Foreign Truck Drivers in California

Mar 17, 19 by Jorian Goes

Foreign Truck Drivers in California

Regulations regarding out of country truck drivers

The United States accepts foreign commercial licenses from the federal government of Mexico and provinces and territories in Canada. The standards, requirements and penalties of the Commercial Driver’s License Standards apply to every person who operates a commercial motor vehicle in the United States. There are very few exceptions to these regulations and includes, but isn’t limited to, military drivers, farmers, firefighters, and emergency response vehicles. As a result, foreign truck drivers must follow these standards as outlined in §383 of the Code of Federal Regulations.

A driver can only have one CDL (commercial driver’s license). Drivers will be disqualified and obtain other penalties for convictions of certain criminal and traffic violations. Drivers who commit these offenses are subject to suspensions, revocations, or cancellations of their driving privileges. Drivers are required to notify their employer and State of domicile of these offenses. All drivers are required to provide their full employment history when applying for their CDL.

Employers are prohibited from allowing a person with a suspended license to operate a commercial motor vehicle and §383 has testing and licensing requirements for all commercial drivers. All qualified applicants for a CDL must take these tests and meet the Federal standard. The purpose of §383 is to prevent accidents, injuries and fatalities by having a bright line rule of requiring all drivers operating in the United States to possess a commercial motor vehicle driver’s license and to disqualify drivers who operate commercial vehicles unsafely.

Disqualification of Drivers

If a driver is convicted of being under the influence of alcohol or a controlled substance (as defined by state law) or they refuse to be tested, their CDL will be disqualified for 1 year. However, if they are convicted of driving under the influence while transporting hazardous materials (defined in §383.50) they face disqualification for three years.

For a second conviction or refusal to be tested, the driver will be disqualified for life. If a driver leaves a scene of an accident they will be disqualified for one year. If they are transporting hazardous material and leave a scene of an accident they are disqualified for three years. For a second conviction of leaving a scene of an accident, the drivers are disqualified for life.

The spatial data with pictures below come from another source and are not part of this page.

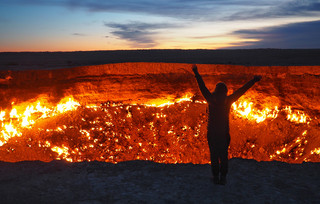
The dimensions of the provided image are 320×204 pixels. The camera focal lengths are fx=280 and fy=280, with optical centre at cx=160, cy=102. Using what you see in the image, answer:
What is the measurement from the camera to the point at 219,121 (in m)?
4.64

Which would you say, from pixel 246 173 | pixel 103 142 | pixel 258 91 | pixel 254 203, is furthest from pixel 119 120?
pixel 254 203

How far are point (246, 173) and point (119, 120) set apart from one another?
763 centimetres

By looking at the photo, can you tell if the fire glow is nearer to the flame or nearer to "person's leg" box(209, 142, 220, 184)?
the flame

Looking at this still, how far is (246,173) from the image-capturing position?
5.23 meters

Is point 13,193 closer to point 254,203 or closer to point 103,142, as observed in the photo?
point 254,203

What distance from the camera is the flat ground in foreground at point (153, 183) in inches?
165

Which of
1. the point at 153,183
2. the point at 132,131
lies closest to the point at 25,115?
the point at 132,131

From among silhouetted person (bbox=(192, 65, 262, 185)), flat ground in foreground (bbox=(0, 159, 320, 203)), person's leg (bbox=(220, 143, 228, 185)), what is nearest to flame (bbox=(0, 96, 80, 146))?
flat ground in foreground (bbox=(0, 159, 320, 203))

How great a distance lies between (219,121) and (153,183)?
1516 mm

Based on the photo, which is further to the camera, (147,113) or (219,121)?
(147,113)

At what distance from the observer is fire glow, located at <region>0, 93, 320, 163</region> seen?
11.1m

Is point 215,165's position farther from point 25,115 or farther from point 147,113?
point 25,115

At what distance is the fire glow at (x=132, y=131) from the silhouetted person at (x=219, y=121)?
6.45m

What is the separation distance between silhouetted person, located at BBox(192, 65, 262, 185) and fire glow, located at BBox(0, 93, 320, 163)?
21.2ft
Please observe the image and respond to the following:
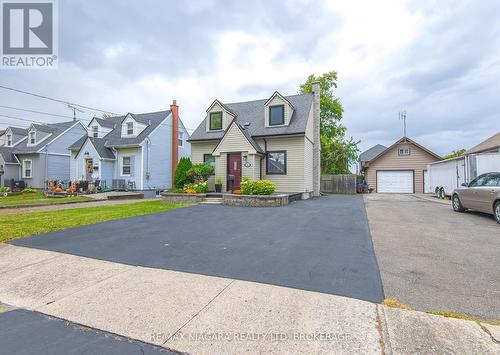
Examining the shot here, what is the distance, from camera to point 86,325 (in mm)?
2535

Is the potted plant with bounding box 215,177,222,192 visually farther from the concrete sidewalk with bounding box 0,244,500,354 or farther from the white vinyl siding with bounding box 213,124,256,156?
the concrete sidewalk with bounding box 0,244,500,354

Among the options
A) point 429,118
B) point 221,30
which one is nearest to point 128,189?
point 221,30

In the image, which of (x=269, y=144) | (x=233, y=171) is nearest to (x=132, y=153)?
(x=233, y=171)

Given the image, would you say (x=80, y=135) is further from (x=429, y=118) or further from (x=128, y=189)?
(x=429, y=118)

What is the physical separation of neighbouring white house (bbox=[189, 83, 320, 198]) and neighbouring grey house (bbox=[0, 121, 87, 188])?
1608cm

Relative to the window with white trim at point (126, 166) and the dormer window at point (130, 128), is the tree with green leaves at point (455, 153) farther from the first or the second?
the window with white trim at point (126, 166)

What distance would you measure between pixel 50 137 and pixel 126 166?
10.9 m

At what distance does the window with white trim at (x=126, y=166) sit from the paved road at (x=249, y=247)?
1361 centimetres

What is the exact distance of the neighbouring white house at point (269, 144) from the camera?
1460 centimetres

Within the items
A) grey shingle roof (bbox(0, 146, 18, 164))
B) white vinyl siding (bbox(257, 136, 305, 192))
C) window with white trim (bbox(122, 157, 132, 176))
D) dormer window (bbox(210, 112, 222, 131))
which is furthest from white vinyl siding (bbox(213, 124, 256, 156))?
grey shingle roof (bbox(0, 146, 18, 164))

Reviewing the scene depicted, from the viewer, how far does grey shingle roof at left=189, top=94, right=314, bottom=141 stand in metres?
15.2

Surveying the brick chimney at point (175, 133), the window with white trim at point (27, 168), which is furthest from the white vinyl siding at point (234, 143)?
the window with white trim at point (27, 168)

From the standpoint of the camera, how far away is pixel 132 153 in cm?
2005

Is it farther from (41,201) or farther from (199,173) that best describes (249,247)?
(41,201)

If the driver uses the vehicle to commit a felony, they will be disqualified for 1 year unless they are transporting hazardous materials then they will be disqualified for three years. For a second conviction, the driver will be disqualified for life. However, if the driver uses the vehicle in the commission of a felony consisting of manufacturing, distributing, or dispensing a controlled substance they are automatically disqualified for life and are not eligible for a reinstatement after 10 years.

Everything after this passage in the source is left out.